** start RAW DATA **
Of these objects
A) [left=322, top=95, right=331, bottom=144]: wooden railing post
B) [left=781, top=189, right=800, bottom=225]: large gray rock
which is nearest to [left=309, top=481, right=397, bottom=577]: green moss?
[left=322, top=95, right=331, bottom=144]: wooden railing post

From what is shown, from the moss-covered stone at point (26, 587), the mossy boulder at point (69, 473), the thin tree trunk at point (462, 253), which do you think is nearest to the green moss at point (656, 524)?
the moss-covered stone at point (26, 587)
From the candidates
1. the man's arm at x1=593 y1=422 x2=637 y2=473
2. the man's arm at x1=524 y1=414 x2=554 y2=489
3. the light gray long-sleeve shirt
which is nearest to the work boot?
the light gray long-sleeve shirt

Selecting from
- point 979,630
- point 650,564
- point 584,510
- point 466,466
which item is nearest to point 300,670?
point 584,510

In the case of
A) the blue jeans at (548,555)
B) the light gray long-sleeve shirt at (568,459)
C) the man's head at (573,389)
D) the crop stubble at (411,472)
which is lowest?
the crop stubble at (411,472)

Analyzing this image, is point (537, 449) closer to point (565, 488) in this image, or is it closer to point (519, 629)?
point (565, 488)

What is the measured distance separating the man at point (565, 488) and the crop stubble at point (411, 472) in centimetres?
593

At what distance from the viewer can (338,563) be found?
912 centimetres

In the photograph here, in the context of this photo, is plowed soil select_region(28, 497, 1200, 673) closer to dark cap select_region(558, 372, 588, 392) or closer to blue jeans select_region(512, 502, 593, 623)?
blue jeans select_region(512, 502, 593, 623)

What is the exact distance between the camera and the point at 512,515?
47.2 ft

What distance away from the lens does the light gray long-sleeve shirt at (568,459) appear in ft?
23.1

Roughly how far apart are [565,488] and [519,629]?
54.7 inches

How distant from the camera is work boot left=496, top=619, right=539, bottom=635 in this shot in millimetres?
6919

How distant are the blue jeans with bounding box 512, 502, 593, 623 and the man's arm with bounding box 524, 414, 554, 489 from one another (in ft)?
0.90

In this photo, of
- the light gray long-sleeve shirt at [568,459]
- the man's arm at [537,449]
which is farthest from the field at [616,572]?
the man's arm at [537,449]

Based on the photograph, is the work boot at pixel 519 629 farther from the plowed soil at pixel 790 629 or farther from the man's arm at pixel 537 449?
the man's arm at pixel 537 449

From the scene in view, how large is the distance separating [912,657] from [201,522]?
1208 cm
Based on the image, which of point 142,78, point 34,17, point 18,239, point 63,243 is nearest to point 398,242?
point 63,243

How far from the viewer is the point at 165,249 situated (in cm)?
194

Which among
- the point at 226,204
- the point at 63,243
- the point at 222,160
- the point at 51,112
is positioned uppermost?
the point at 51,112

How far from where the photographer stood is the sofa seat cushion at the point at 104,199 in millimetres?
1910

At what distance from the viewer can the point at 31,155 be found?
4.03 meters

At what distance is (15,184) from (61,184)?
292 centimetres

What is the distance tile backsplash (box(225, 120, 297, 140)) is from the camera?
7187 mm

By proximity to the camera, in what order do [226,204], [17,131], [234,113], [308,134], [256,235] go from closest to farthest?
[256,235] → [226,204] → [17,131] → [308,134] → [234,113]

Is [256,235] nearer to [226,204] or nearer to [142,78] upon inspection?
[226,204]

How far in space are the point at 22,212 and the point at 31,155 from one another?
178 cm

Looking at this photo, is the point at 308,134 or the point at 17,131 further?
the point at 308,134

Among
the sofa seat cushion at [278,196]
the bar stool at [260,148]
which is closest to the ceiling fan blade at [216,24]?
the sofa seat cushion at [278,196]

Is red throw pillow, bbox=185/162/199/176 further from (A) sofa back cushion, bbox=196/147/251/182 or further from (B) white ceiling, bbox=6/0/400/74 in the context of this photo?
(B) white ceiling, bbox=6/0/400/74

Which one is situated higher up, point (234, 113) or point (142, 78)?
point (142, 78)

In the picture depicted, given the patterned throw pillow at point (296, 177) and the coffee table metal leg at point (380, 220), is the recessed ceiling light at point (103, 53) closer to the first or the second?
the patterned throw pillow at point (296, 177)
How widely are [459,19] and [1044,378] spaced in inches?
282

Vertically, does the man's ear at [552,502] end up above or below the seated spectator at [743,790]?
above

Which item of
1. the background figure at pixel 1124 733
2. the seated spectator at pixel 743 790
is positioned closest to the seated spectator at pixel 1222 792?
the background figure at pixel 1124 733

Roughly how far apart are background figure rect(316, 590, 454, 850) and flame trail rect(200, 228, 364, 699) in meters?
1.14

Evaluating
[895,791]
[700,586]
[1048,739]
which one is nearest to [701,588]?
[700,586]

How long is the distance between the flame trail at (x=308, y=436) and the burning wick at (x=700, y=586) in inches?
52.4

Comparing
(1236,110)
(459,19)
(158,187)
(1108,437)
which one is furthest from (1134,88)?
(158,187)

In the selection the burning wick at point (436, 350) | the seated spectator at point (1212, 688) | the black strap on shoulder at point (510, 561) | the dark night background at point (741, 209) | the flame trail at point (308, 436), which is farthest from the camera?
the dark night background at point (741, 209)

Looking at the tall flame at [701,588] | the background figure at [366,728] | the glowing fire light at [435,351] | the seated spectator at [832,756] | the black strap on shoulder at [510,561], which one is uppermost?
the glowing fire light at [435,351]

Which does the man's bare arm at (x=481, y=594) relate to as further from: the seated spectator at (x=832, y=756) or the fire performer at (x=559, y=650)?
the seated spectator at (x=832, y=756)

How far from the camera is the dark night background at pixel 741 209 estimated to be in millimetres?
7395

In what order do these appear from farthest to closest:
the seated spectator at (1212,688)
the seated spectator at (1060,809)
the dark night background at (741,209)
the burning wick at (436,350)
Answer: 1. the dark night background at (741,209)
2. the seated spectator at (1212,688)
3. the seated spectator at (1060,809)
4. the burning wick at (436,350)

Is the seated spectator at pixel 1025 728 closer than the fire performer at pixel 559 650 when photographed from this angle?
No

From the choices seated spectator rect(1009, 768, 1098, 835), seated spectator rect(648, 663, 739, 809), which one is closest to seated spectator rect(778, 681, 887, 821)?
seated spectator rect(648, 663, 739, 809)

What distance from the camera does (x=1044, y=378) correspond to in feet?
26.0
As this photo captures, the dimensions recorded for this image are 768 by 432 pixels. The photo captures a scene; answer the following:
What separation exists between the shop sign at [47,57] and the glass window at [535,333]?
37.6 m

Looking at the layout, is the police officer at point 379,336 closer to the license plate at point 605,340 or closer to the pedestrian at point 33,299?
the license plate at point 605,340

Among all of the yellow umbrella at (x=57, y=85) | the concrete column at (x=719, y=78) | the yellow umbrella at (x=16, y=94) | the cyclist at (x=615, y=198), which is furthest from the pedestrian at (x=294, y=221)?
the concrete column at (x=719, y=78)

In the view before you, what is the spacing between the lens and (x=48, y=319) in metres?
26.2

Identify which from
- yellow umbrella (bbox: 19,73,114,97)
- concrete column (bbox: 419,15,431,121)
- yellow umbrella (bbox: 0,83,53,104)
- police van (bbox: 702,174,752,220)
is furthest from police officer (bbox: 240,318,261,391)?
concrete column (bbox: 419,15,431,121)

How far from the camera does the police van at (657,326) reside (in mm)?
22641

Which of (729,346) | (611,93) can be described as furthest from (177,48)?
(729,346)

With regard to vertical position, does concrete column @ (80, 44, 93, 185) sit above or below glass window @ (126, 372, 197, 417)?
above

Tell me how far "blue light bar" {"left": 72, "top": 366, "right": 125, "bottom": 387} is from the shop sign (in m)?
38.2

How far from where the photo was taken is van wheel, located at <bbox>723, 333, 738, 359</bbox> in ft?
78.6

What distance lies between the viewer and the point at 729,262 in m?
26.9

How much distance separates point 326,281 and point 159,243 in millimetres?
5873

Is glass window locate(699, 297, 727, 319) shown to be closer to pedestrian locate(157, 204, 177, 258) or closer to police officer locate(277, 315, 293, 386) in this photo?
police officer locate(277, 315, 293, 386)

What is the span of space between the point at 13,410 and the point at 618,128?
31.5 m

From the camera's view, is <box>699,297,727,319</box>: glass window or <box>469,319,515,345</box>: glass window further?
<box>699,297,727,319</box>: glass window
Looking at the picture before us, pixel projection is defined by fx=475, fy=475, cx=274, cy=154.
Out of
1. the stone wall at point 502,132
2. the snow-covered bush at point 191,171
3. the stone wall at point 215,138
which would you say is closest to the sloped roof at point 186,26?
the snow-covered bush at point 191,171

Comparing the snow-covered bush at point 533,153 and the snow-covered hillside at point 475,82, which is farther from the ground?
** end RAW DATA **
Could you print, character for character, every line of the records above between the line holding "Roughly how far apart are background" and the line holding "4. the burning wick at (436,350)", inclusive?

Roughly how far apart are background figure rect(316, 590, 454, 850) and flame trail rect(200, 228, 364, 699) in meters?
1.14

Evaluating
[895,791]
[700,586]
[1048,739]
which one is nearest to [701,588]?
[700,586]

How long is the distance between the flame trail at (x=308, y=436) and the burning wick at (x=700, y=586) in inches?
52.4

Comparing
(1236,110)
(459,19)
(158,187)
(1108,437)
which one is furthest from (1134,88)?
(158,187)

In the selection the burning wick at point (436, 350) | the seated spectator at point (1212, 688) | the black strap on shoulder at point (510, 561) | the dark night background at point (741, 209) | the flame trail at point (308, 436), which is farthest from the camera?
the dark night background at point (741, 209)

Looking at the tall flame at [701,588] | the background figure at [366,728] | the glowing fire light at [435,351] | the seated spectator at [832,756] | the black strap on shoulder at [510,561], which one is uppermost?
the glowing fire light at [435,351]

Which does the man's bare arm at (x=481, y=594) relate to as further from: the seated spectator at (x=832, y=756) or the fire performer at (x=559, y=650)?
the seated spectator at (x=832, y=756)

How far from the camera is the dark night background at pixel 741 209 estimated to be in millimetres?
7395

In what order do these appear from farthest to closest:
the seated spectator at (1212,688)
the seated spectator at (1060,809)
the dark night background at (741,209)
the burning wick at (436,350)
Answer: 1. the dark night background at (741,209)
2. the seated spectator at (1212,688)
3. the seated spectator at (1060,809)
4. the burning wick at (436,350)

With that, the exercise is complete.